== BLOCO DE TEXTO ==
■ ■ ■ ■ ■

O temor de não conseguir mais produzir comida provoca um enorme interesse no
projeto de evitar desmatamento. “Eu não entendo o que é essa coisa de carbono,
mas sinto que tudo está mudado”, diz o cacique Wantumbatxi Kinsedjê. “Aqui é
tudo diferente. A gente vive como nossos antepassados nos ensinaram. Neste ano,
esperamos a estrela principal aparecer no céu e o murici florescer para começar
as roças, mas não choveu. As sementes secaram e perdemos tudo. A solução foi
comprar arroz na cidade.”



Em uma região como o Xingu, onde a grande maioria dos 25 mil índios se
alimenta do que planta, perder a roça pode significar uma ameaça à saúde.
“Quando compram comida, os índios começam a abusar do sal e do açúcar. Isso
aumenta os casos de hipertensão e diabetes”, diz Alupah Caiabi, presidente da
Associação Terra Indígena do Xingu (Atix). “O dinheiro arrecadado com o aluguel
de florestas pode ser aplicado em alternativas de explorar a floresta de forma
sustentável, como a extração de madeira com práticas não predatórias, e
principalmente a financiar as brigadas de incêndio nas aldeias”, afirma Osvaldo
Stella, do Ipam.


Outra etapa prevista pelo projeto é ampliar o aluguel de florestas para os
assentamentos de reforma agrária e os lotes de agricultura familiar da Amazônia.
Hoje, mais de 80% dos assentamentos da região são voltados para a criação de
gado leiteiro. Ou pior, para a produção de carvão vegetal. Nem as reservas
extrativistas, como a Chico Mendes, no Acre, estão livres do avanço dos
rebanhos.

■ ■ ■ ■ ■

== DADOS DO EXERCÍCIO ==
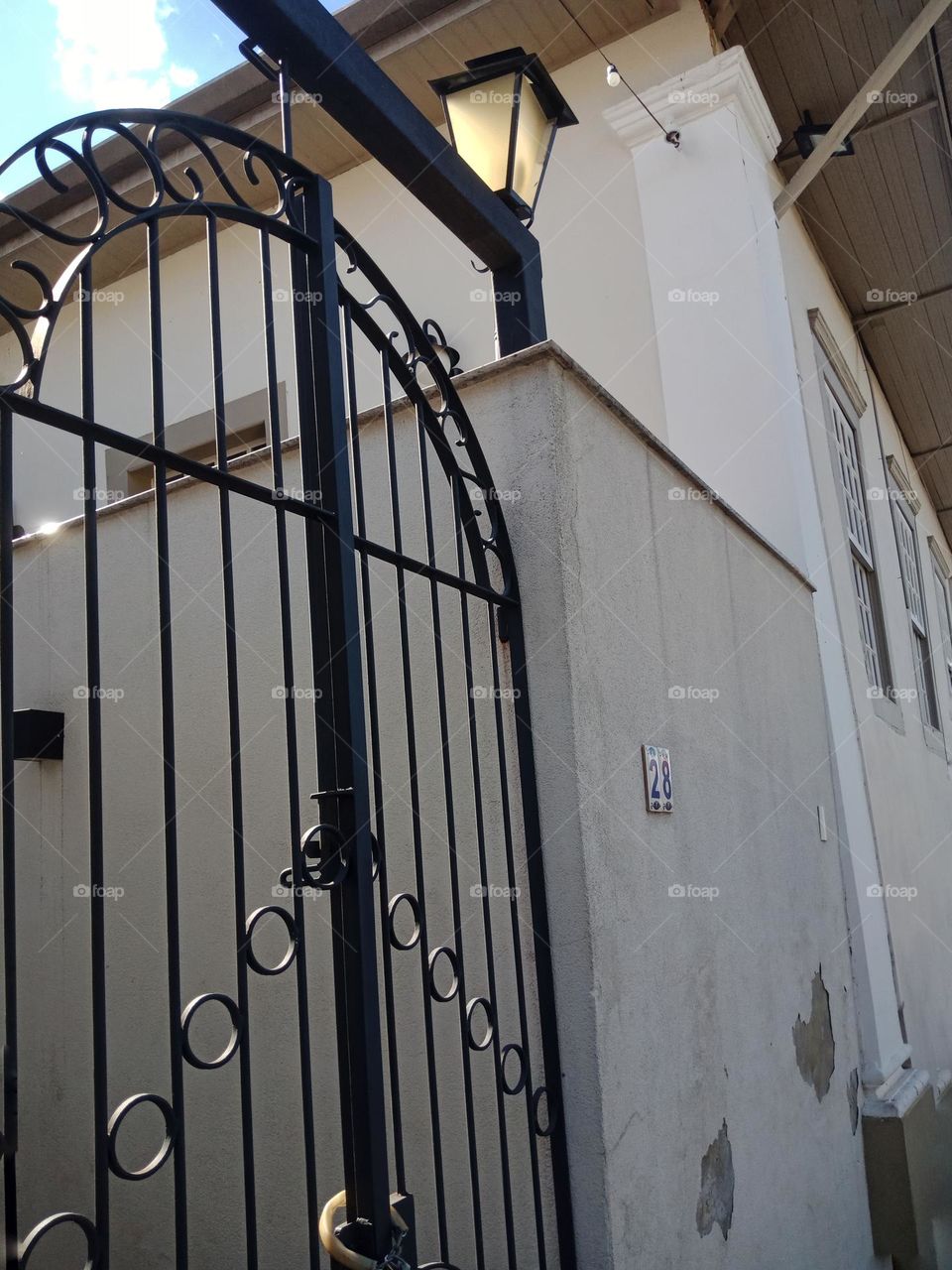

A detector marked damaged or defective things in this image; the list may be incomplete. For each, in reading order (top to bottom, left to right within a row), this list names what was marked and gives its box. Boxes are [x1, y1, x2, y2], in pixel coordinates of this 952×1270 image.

peeling paint on wall [791, 964, 832, 1096]
peeling paint on wall [700, 1122, 736, 1239]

■ ■ ■ ■ ■

== EXERCÍCIO 1 ==
Reproduza o trecho do texto sobre o Xingu que começa em "Em uma região" e segue até "Stella, do Ipam.".
== EXERCÍCIO 2 ==
Diga se cada afirmação concorda com o texto sobre o Xingu, respondendo sim ou não e citando literalmente as palavras do texto que decidem: (a) o cacique Wantumbatxi Kinsedjê conta que esperaram a estrela principal aparecer e o murici florescer para começar as roças; (b) a maior parte dos assentamentos da região se dedica ao plantio de arroz; (c) Alupah Caiabi preside a Associação Terra Indígena do Xingu.

== RESPOSTA 1 ==
Em uma região como o Xingu, onde a grande maioria dos 25 mil índios se
alimenta do que planta, perder a roça pode significar uma ameaça à saúde.
“Quando compram comida, os índios começam a abusar do sal e do açúcar. Isso
aumenta os casos de hipertensão e diabetes”, diz Alupah Caiabi, presidente da
Associação Terra Indígena do Xingu (Atix). “O dinheiro arrecadado com o aluguel
de florestas pode ser aplicado em alternativas de explorar a floresta de forma
sustentável, como a extração de madeira com práticas não predatórias, e
principalmente a financiar as brigadas de incêndio nas aldeias”, afirma Osvaldo
Stella, do Ipam.

== RESPOSTA 2 ==
(a) Sim: “esperamos a estrela principal aparecer no céu e o murici florescer para começar as roças”.
(b) Não: “mais de 80% dos assentamentos da região são voltados para a criação de gado leiteiro”.
(c) Sim: “Alupah Caiabi, presidente da Associação Terra Indígena do Xingu (Atix)”.